Sunday, September 10, 2017

The Scarecrow's math being wrong was intentional

In 2009 I had a post about Movie mistakes (see here). One of them was the Scarecrow in The Wizard of Oz after he got a Diploma (AH- but not a brain) he said

The sum of the square roots of any two sides of an isoscles triangle is equal to the square root of the remaining side. Oh joy! Rapture! I have a brain!

I wrote that either this mistake was (1) a mistake, (2) on purpose and shows the Scarecrow really didn't gain any intelligence (or actually he was always smart, just not in math), or (3) It was Dorothy's dream so it Dorothy was not good at math.

Some of the comments claimed it was (2).  One of the comments said it was on the audio commentary.

We now have further proof AND a longer story: In the book Hollywood Science: The Next Generation, From Spaceships to Microchips (see here) they discuss the issue (page 90). The point to our blog as having discussed it (the first book not written by Lance or Lipton-Regan to mention our blog?) and then give evidence that YES it was intentional.
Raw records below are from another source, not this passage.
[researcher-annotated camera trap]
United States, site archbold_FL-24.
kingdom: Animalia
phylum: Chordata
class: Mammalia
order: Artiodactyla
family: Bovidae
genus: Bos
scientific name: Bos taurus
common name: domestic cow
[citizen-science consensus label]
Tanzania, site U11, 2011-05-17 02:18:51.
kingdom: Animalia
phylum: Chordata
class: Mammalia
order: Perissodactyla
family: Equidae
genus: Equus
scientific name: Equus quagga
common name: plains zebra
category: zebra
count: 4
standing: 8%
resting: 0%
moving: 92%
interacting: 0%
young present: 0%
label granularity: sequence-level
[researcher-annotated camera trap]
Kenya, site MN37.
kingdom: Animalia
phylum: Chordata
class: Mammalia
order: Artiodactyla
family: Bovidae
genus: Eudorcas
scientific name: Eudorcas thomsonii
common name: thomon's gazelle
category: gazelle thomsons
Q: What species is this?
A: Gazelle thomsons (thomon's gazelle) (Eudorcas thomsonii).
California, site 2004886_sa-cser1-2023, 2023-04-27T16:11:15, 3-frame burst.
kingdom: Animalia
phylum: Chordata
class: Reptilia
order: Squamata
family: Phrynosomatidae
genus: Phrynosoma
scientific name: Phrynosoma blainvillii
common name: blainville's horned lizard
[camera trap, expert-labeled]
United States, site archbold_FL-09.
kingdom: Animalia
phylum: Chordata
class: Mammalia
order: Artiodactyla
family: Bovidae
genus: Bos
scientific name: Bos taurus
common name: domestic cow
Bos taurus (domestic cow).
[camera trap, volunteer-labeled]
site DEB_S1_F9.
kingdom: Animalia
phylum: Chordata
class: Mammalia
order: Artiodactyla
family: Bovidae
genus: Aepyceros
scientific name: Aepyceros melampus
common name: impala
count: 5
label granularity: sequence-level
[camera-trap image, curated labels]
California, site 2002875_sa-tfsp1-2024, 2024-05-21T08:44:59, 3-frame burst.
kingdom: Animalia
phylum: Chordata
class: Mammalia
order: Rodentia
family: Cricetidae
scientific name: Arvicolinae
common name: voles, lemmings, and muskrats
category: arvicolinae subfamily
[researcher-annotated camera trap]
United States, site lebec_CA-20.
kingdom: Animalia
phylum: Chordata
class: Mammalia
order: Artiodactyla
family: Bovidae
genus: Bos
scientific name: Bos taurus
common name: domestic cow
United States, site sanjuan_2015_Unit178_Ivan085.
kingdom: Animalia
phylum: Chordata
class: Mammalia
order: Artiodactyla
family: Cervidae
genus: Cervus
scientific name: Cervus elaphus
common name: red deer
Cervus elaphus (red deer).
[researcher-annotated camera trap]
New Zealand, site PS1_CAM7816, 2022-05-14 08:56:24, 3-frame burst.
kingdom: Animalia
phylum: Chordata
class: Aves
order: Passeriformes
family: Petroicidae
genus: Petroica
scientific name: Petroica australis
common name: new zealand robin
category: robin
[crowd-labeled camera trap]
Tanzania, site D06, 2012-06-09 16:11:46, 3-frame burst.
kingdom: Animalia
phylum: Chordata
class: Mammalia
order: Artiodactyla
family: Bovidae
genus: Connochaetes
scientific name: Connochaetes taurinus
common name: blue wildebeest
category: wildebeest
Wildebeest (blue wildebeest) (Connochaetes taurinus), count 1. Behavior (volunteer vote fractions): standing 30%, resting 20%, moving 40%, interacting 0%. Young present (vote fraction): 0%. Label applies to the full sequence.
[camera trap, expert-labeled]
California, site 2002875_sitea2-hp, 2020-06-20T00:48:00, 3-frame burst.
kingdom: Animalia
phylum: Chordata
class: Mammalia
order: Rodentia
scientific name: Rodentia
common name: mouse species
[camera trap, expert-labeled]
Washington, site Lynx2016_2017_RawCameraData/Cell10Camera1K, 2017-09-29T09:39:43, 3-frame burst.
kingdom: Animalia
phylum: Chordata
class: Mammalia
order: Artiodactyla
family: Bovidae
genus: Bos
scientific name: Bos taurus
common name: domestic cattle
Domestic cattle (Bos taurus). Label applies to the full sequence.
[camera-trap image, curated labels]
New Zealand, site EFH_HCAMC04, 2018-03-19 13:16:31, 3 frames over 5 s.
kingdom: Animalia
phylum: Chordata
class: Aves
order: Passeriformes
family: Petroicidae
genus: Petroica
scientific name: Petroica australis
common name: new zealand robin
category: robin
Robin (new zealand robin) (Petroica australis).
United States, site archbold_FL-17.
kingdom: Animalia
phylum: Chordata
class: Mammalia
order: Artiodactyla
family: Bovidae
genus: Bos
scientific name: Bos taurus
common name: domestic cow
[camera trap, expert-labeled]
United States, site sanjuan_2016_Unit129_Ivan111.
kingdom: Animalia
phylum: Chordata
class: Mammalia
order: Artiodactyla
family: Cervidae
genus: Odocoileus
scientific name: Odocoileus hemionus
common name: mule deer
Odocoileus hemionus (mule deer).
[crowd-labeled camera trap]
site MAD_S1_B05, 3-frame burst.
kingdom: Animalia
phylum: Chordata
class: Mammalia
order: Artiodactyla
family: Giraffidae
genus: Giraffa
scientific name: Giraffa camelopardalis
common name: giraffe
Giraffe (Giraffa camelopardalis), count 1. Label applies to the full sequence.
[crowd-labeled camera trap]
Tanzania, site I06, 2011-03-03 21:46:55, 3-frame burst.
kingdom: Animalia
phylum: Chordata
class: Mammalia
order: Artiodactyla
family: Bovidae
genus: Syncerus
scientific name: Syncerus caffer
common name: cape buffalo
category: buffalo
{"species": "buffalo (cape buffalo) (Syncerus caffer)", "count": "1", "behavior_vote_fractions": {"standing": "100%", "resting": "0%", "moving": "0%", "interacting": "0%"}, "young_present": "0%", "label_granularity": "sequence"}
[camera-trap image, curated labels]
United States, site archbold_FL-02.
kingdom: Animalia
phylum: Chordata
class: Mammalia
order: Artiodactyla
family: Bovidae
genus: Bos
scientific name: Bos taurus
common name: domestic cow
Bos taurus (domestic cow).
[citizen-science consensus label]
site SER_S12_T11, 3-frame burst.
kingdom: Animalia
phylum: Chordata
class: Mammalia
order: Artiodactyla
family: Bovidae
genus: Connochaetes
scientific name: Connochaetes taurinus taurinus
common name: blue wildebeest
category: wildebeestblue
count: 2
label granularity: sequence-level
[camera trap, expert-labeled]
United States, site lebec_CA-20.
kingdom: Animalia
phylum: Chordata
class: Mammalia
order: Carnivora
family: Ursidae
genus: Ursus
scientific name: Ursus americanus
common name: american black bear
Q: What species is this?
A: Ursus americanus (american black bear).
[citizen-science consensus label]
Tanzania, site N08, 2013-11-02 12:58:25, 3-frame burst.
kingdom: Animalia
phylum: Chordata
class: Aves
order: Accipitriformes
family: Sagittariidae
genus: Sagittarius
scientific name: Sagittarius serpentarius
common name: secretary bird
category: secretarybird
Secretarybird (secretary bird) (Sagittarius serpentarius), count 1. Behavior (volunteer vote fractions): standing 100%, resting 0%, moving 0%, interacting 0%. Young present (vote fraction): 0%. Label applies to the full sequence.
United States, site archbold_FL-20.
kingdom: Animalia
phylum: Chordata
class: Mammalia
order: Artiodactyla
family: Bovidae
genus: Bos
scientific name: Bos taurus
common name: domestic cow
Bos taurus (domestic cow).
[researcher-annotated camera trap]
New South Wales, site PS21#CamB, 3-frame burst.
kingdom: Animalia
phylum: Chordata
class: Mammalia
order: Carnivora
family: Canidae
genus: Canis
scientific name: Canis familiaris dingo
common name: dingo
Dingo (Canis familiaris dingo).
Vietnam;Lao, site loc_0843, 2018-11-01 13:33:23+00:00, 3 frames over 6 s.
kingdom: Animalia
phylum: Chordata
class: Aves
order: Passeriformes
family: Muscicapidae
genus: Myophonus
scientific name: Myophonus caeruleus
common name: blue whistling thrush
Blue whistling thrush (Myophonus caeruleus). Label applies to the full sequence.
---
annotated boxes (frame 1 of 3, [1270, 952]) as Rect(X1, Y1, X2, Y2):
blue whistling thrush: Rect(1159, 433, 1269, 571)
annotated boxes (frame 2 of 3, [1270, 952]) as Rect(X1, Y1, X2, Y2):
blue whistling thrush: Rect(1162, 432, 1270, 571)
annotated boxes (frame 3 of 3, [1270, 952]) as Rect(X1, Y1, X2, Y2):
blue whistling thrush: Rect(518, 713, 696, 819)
They got a hold of the original script. The Scarecrow originally had a longer even more incoherent speech that was so over the top that of course it was intentional. Here it is:

The sum of the square roots of any two sides of an isosceles triangle is equal to the square root of the remaining side: H-2-O Plus H-2-S-O-4 equals H-2-S-O-3 using pi-r-squared as a common denominator Oh rapture! What a brain!

While I am sure the point was that the Scarecrow was no smarter, I'm amused at the thought of Dorothy not knowing math or chemistry and jumbling them up in her dream.